Aim ▸
Please pick out every line below that contains the word "lies" and copy each of those lines.
--------------------------------------------------
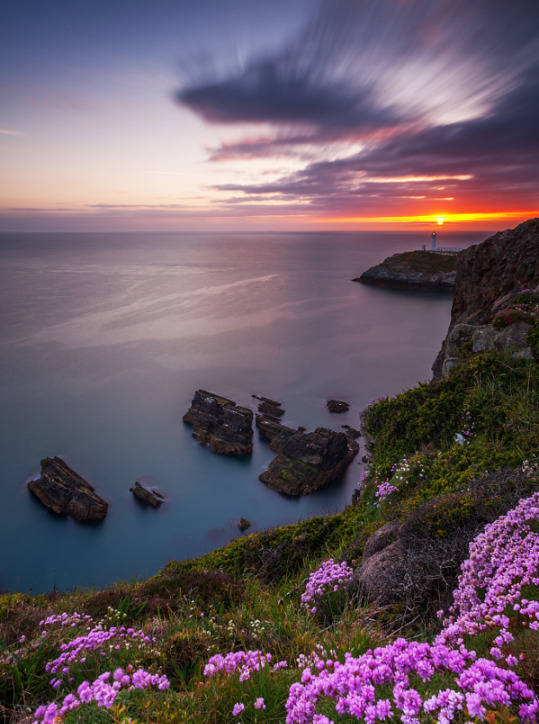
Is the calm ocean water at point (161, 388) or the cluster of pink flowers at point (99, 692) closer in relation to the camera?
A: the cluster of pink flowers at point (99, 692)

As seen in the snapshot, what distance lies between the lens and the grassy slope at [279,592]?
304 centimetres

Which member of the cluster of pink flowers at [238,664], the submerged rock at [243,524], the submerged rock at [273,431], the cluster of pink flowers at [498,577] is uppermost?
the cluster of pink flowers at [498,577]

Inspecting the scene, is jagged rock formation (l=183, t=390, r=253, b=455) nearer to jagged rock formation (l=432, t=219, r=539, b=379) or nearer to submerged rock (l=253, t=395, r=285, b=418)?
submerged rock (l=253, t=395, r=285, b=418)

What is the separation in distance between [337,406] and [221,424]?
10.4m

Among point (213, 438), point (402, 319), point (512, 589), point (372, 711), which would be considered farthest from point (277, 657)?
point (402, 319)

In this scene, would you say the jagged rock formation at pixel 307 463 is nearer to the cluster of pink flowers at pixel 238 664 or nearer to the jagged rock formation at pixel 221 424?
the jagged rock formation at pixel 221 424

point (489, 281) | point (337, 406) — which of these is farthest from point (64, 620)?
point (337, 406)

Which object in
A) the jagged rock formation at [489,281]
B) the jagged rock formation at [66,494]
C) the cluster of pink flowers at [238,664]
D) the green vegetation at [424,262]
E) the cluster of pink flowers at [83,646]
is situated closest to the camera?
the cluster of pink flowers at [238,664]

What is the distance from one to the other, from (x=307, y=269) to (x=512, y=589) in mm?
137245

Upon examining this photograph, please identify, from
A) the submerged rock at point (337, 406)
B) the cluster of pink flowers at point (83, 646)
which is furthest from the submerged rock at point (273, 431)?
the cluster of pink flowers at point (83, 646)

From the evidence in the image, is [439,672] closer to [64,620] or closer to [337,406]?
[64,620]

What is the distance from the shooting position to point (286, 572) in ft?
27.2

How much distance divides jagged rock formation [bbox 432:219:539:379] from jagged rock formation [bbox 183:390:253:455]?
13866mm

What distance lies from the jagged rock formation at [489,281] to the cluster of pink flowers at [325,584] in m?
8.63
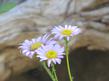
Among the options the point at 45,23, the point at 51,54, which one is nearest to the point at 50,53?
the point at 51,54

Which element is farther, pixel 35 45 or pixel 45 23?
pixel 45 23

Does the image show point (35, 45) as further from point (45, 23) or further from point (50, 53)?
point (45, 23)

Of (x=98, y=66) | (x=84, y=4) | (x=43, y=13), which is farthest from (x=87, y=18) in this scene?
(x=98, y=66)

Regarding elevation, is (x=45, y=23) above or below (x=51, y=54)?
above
--------------------------------------------------
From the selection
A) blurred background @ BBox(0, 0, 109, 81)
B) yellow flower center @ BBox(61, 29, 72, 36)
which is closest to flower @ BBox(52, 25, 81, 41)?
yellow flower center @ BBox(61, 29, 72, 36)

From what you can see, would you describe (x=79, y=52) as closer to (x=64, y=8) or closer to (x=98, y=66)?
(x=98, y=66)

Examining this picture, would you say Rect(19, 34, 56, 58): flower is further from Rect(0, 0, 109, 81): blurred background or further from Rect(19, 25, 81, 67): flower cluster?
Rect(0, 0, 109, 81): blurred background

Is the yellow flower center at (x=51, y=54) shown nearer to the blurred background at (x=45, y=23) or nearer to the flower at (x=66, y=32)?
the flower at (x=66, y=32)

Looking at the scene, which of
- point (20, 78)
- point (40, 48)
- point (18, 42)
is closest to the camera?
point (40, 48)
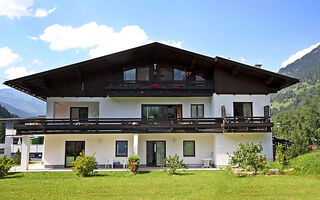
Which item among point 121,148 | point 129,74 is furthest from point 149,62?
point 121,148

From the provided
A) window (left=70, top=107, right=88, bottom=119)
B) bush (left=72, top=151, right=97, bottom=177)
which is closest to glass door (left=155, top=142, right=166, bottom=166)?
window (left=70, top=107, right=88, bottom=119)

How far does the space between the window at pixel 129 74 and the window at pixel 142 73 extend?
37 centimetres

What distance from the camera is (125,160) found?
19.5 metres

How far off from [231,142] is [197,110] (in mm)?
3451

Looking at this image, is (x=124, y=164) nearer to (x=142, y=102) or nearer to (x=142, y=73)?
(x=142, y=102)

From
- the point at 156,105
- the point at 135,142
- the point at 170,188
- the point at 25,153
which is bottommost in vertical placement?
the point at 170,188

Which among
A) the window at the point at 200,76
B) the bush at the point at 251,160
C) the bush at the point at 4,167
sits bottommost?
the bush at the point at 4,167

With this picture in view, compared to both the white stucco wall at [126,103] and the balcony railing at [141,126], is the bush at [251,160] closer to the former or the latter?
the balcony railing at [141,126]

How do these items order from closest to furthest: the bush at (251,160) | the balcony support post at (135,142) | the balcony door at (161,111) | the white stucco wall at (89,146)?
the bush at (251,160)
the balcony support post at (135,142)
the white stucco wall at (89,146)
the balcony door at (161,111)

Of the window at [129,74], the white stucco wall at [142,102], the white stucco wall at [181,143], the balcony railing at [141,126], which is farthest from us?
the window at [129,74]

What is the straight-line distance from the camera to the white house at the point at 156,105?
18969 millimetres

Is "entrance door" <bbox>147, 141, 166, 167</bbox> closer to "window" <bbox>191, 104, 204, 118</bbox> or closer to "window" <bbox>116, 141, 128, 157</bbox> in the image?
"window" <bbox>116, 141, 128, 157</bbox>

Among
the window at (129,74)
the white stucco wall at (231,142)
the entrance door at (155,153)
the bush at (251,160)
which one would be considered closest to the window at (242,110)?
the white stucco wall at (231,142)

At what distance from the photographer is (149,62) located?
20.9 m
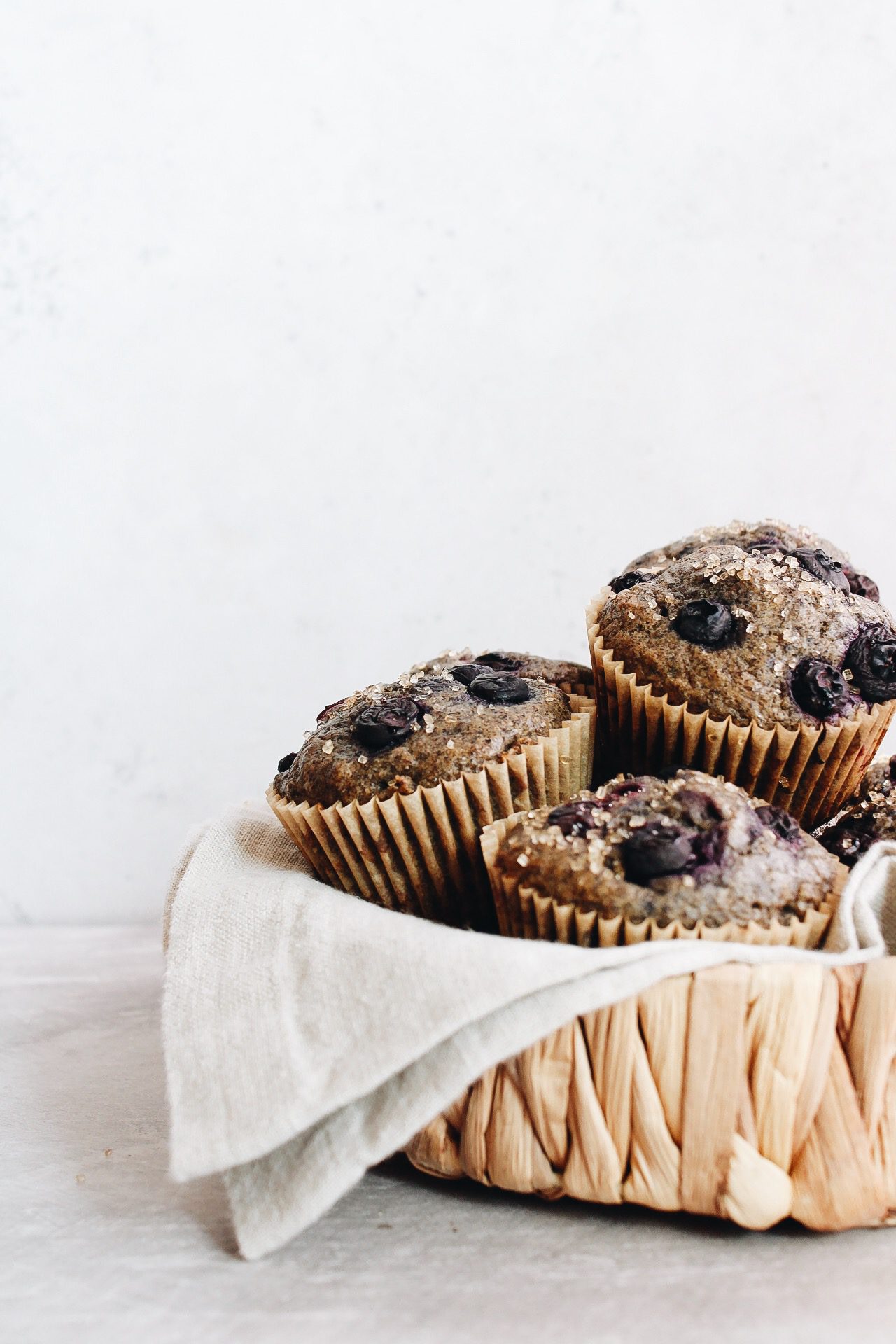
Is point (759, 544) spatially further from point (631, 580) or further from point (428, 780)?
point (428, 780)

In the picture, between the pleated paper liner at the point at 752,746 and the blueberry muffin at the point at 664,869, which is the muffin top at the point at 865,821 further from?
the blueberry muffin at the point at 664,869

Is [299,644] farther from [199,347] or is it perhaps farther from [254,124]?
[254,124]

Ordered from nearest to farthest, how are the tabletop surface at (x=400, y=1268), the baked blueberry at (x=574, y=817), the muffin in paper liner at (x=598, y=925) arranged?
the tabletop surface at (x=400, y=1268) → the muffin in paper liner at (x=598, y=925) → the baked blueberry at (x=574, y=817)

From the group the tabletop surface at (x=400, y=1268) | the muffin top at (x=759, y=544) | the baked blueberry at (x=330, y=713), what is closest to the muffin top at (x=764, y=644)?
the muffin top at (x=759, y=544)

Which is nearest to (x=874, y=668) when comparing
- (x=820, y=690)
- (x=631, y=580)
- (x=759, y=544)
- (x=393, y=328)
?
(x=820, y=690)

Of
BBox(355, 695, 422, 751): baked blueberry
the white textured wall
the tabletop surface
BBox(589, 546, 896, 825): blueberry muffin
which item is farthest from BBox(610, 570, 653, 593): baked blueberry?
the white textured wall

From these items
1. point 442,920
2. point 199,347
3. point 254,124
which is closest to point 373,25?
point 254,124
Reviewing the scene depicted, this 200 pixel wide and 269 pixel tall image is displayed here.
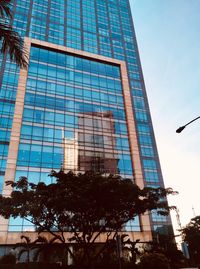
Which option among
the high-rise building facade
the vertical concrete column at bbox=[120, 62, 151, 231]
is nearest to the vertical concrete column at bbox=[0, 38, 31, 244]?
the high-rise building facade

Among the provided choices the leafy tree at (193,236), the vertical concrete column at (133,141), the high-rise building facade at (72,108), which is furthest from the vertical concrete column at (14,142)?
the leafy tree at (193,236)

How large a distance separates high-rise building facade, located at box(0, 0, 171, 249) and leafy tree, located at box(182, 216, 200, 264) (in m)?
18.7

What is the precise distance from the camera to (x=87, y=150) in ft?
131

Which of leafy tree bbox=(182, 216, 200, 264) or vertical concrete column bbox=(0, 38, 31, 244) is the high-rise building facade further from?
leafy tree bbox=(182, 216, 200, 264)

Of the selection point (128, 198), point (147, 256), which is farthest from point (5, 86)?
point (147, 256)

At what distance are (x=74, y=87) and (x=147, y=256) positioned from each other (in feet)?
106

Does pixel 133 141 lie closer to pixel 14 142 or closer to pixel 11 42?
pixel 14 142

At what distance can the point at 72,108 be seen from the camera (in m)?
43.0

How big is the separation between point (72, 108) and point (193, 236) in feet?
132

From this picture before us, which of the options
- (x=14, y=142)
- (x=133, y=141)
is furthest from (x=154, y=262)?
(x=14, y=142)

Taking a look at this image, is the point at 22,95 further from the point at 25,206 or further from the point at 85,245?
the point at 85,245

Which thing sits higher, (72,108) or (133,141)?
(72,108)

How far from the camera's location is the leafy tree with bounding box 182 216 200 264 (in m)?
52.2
--------------------------------------------------
Task solution ▸
As seen in the snapshot, what distance lies between the lens and the grassy slope at [279,592]?
What distance lies from the jagged rock formation at [489,281] to the cluster of pink flowers at [325,584] in m?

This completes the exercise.